Quantum Approaches for Dysphonia Assessment in Small Speech Datasets
Ha Tran, Bipasha Kashyap, Pubudu N. Pathirana
TL;DR
The paper tackles dysphonia assessment under data scarcity and evaluates whether quantum-inspired learning via QNNs can outperform CNNs on small speech datasets. It introduces Quanvolutional Neural Networks that replace standard convolution with a quantum-processing layer, using angle-encoded 2x2 patches processed by a random quantum circuit and decoded by Pauli-Z measurements. Using Mel spectrograms from the PVQD vowel /a/ subset, the authors compare two scenario pairs (QNN1/CNN1 and QNN2/CNN2) across 10 training-size experiments and report that QNNs achieve higher accuracy and lower variance. The results support the potential of hybrid quantum-classical architectures to improve speech pathology classification on limited data and motivate further exploration of encoding choices and data-augmentation strategies.
Abstract
Dysphonia, a prevalent medical condition, leads to voice loss, hoarseness, or speech interruptions.
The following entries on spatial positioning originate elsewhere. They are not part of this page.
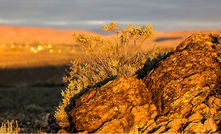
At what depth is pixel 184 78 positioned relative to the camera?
4.89m

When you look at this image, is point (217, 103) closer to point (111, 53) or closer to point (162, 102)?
point (162, 102)

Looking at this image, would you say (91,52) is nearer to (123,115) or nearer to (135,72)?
(135,72)

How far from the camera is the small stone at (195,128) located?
4145mm

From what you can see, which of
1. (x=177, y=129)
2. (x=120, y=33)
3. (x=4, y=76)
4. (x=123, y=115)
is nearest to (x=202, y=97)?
(x=177, y=129)

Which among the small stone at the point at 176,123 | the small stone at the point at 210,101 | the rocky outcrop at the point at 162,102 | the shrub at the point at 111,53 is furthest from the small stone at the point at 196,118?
the shrub at the point at 111,53

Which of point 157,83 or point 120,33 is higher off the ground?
point 120,33

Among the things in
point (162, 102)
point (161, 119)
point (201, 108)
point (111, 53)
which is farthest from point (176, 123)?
point (111, 53)

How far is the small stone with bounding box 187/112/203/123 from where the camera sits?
451cm

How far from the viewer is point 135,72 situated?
5934 mm

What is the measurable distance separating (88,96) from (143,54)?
2.42m

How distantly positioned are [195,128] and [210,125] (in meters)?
0.33

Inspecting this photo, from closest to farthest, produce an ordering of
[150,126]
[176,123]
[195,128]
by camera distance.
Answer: [195,128] → [176,123] → [150,126]

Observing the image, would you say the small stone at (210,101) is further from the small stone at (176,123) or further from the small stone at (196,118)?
the small stone at (176,123)

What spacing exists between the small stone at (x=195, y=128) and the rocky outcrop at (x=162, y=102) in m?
0.02
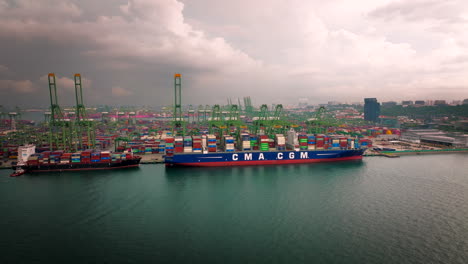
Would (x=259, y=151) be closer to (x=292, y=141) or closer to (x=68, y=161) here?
(x=292, y=141)

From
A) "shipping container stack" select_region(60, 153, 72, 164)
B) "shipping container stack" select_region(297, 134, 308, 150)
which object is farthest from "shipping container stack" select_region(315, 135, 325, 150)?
"shipping container stack" select_region(60, 153, 72, 164)

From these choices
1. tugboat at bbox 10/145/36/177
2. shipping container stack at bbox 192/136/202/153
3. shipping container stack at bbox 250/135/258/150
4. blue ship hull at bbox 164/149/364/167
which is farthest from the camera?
shipping container stack at bbox 250/135/258/150

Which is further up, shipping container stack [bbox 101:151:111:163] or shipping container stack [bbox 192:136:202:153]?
shipping container stack [bbox 192:136:202:153]

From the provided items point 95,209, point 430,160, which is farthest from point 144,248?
point 430,160

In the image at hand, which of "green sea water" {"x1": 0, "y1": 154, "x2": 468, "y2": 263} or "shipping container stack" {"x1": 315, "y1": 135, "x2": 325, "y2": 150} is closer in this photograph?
"green sea water" {"x1": 0, "y1": 154, "x2": 468, "y2": 263}

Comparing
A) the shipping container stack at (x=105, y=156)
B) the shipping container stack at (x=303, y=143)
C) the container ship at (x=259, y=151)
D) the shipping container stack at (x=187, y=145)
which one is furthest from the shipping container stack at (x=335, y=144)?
the shipping container stack at (x=105, y=156)

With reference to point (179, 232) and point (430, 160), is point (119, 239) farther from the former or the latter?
point (430, 160)

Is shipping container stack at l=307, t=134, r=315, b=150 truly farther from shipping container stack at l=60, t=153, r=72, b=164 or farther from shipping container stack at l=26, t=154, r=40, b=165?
shipping container stack at l=26, t=154, r=40, b=165
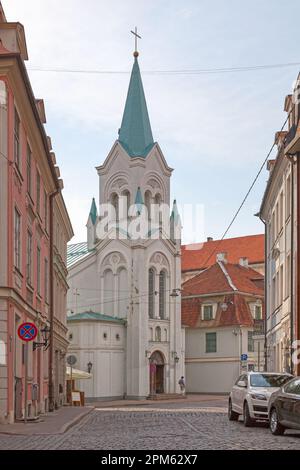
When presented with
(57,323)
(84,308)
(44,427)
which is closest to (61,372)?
(57,323)

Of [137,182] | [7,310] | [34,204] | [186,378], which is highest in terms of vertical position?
[137,182]

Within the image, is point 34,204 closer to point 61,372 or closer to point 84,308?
point 61,372

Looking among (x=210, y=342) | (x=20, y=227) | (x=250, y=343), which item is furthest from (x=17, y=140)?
(x=210, y=342)

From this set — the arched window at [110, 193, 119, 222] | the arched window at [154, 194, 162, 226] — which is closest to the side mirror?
the arched window at [154, 194, 162, 226]

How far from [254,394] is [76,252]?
54.4 m

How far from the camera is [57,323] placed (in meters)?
39.0

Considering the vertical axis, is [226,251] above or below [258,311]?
above

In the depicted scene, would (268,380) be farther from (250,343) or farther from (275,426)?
(250,343)

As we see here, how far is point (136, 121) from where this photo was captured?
7188 cm

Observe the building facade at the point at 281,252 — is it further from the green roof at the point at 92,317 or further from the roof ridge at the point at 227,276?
the roof ridge at the point at 227,276

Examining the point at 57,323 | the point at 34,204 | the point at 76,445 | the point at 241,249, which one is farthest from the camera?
the point at 241,249

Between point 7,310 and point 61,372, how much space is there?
21.9m

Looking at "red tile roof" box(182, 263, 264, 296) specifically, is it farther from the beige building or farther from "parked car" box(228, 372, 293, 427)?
"parked car" box(228, 372, 293, 427)

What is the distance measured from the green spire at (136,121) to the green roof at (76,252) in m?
10.1
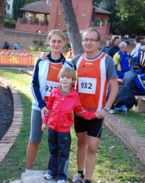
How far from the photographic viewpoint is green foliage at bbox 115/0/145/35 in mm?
45559

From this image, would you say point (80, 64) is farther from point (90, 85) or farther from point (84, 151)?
point (84, 151)

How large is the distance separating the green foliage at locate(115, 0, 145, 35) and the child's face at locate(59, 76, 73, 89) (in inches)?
1605

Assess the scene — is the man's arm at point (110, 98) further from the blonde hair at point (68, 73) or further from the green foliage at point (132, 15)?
the green foliage at point (132, 15)

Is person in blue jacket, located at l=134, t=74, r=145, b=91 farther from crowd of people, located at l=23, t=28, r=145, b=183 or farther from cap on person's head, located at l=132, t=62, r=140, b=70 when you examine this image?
crowd of people, located at l=23, t=28, r=145, b=183

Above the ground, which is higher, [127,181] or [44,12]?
[44,12]

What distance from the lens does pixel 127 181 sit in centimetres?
460

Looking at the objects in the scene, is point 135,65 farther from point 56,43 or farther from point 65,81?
point 65,81

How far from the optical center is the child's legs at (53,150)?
12.9ft

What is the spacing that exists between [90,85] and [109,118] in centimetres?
375

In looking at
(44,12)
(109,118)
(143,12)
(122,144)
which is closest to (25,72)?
(109,118)

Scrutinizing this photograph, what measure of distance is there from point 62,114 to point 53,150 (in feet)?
1.44

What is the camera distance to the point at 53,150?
3.99 meters

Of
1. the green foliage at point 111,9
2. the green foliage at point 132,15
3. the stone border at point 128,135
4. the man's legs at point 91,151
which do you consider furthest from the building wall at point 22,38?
the man's legs at point 91,151

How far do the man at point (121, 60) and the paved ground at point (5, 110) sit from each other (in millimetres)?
3012
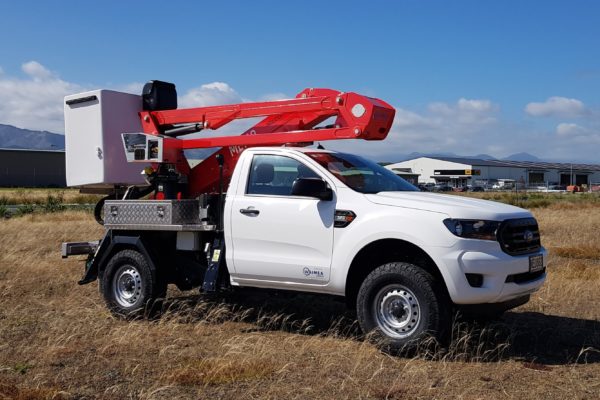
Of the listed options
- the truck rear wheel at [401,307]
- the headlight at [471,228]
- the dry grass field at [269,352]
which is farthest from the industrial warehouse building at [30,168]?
the headlight at [471,228]

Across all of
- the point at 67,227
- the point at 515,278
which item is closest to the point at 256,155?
the point at 515,278

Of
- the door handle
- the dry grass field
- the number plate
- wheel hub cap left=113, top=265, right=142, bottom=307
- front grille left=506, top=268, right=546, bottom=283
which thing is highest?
the door handle

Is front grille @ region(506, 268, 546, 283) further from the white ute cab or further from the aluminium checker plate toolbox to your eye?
the aluminium checker plate toolbox

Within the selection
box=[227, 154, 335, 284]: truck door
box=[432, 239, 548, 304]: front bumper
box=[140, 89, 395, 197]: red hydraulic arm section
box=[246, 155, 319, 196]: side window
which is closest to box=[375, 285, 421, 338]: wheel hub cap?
box=[432, 239, 548, 304]: front bumper

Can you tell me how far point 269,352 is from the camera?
6605 mm

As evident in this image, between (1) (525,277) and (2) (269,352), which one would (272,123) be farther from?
(1) (525,277)

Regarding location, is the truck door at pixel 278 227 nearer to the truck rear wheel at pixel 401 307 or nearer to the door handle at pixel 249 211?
the door handle at pixel 249 211

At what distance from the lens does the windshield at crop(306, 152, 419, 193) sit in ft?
23.9

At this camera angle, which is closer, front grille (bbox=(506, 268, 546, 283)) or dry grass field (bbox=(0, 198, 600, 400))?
dry grass field (bbox=(0, 198, 600, 400))

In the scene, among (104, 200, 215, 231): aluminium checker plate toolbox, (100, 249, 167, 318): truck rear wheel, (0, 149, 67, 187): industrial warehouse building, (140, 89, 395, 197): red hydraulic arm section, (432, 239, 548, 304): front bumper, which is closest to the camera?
(432, 239, 548, 304): front bumper

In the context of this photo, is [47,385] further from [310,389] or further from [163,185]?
[163,185]

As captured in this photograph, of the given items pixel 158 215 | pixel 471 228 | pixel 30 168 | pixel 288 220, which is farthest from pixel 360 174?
pixel 30 168

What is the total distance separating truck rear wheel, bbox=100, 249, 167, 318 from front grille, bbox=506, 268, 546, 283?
414cm

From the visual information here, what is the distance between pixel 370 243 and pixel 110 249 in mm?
3679
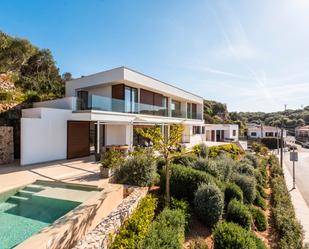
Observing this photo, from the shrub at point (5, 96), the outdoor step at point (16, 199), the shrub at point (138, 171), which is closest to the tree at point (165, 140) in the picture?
the shrub at point (138, 171)

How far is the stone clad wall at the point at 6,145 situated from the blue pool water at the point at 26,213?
7.12 meters

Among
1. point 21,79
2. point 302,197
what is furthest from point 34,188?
point 21,79

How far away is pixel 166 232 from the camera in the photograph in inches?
217

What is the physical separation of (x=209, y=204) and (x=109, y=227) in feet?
13.1

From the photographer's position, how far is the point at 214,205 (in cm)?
777

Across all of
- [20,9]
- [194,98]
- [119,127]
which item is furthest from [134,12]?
[194,98]

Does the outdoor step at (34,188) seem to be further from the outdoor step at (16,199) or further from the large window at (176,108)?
the large window at (176,108)

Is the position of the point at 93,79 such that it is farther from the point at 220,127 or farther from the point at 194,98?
the point at 220,127

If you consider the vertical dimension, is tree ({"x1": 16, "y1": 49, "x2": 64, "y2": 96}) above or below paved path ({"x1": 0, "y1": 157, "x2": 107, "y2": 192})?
above

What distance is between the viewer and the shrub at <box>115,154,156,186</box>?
887 centimetres

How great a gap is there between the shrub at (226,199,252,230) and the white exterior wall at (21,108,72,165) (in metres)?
12.7

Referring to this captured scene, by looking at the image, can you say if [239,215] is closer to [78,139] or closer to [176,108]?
[78,139]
To assess it, researchers have been investigating various machine learning techniques alongside traditional medical assessments. Convolutional Neural Networks (CNNs) have gained popularity for their success in audio classification and speech recognition. However, the limited availability of speech data, poses a challenge for CNNs. This study evaluates the performance of CNNs against a novel hybrid quantum-classical approach, Quanvolutional Neural Networks (QNNs), which are well-suited for small datasets. The audio data was preprocessed into Mel spectrograms, comprising 243 training samples and 61 testing samples in total, and used in ten experiments. Four models were developed (two QNNs and two CNNs) with the second models incorporating additional layers to boost performance. The results revealed that QNN models consistently outperformed CNN models in accuracy and stability across most experiments.